-- SHORT TASK --
Render the material below, from the line containing "What is the" through the line containing "4.75 meters", as a Markdown table with the columns Row and Entry. Give each line its row number and leave out blank lines.

++++++

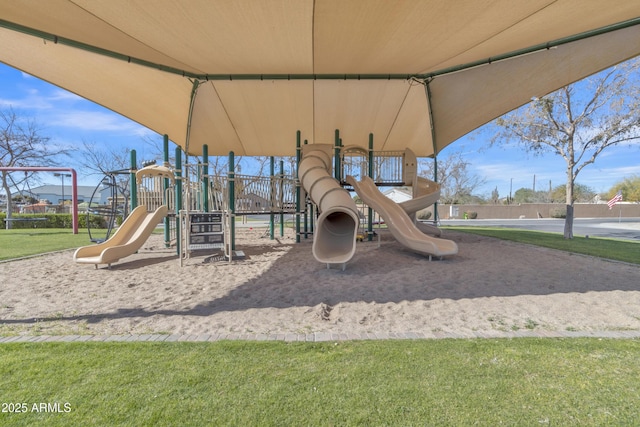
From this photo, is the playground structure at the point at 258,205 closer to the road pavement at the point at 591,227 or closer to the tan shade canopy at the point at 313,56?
the tan shade canopy at the point at 313,56

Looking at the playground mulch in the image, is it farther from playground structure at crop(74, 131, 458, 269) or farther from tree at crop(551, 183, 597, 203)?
tree at crop(551, 183, 597, 203)

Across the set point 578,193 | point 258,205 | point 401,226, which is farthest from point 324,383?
point 578,193

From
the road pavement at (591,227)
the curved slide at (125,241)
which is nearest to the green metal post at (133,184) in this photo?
the curved slide at (125,241)

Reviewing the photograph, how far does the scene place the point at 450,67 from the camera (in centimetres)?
895

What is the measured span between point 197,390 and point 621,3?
23.8 feet

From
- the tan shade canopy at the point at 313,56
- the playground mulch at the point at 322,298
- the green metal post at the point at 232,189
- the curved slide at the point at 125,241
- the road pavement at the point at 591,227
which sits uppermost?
the tan shade canopy at the point at 313,56

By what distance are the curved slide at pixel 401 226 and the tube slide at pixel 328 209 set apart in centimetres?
106

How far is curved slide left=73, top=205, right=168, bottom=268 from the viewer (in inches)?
268

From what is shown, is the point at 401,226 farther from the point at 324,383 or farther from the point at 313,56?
the point at 324,383

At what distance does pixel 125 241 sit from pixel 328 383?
23.8 ft

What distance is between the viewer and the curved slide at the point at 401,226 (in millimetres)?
7430

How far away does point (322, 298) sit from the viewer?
4.75 meters

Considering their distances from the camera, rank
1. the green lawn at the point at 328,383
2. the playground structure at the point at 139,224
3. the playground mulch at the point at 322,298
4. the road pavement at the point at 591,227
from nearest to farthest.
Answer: the green lawn at the point at 328,383 → the playground mulch at the point at 322,298 → the playground structure at the point at 139,224 → the road pavement at the point at 591,227

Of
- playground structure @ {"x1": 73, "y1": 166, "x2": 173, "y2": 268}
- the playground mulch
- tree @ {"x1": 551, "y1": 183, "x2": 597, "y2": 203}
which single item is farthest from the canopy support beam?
tree @ {"x1": 551, "y1": 183, "x2": 597, "y2": 203}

++++++

-- ANSWER FOR THE TASK --
| Row | Entry |
|---|---|
| 1 | What is the measured span between point 197,390 and point 621,3? |
| 2 | 23.8 feet |
| 3 | From |
| 4 | - the tan shade canopy at the point at 313,56 |
| 5 | - the playground mulch at the point at 322,298 |
| 6 | - the green metal post at the point at 232,189 |
| 7 | - the curved slide at the point at 125,241 |
| 8 | - the road pavement at the point at 591,227 |
| 9 | which sits uppermost? |
| 10 | the tan shade canopy at the point at 313,56 |
| 11 | By what distance are the curved slide at pixel 401 226 and the tube slide at pixel 328 209 set apart in centimetres? |
| 12 | 106 |
| 13 | How far is curved slide left=73, top=205, right=168, bottom=268 from the viewer (in inches)? |
| 14 | 268 |
| 15 | From what is shown, is the point at 401,226 farther from the point at 324,383 or farther from the point at 313,56? |
| 16 | the point at 324,383 |
| 17 | At what distance does pixel 125 241 sit from pixel 328 383? |
| 18 | 23.8 ft |
| 19 | What distance is between the viewer and the curved slide at the point at 401,226 (in millimetres)? |
| 20 | 7430 |
| 21 | How far away does point (322, 298) sit from the viewer? |
| 22 | 4.75 meters |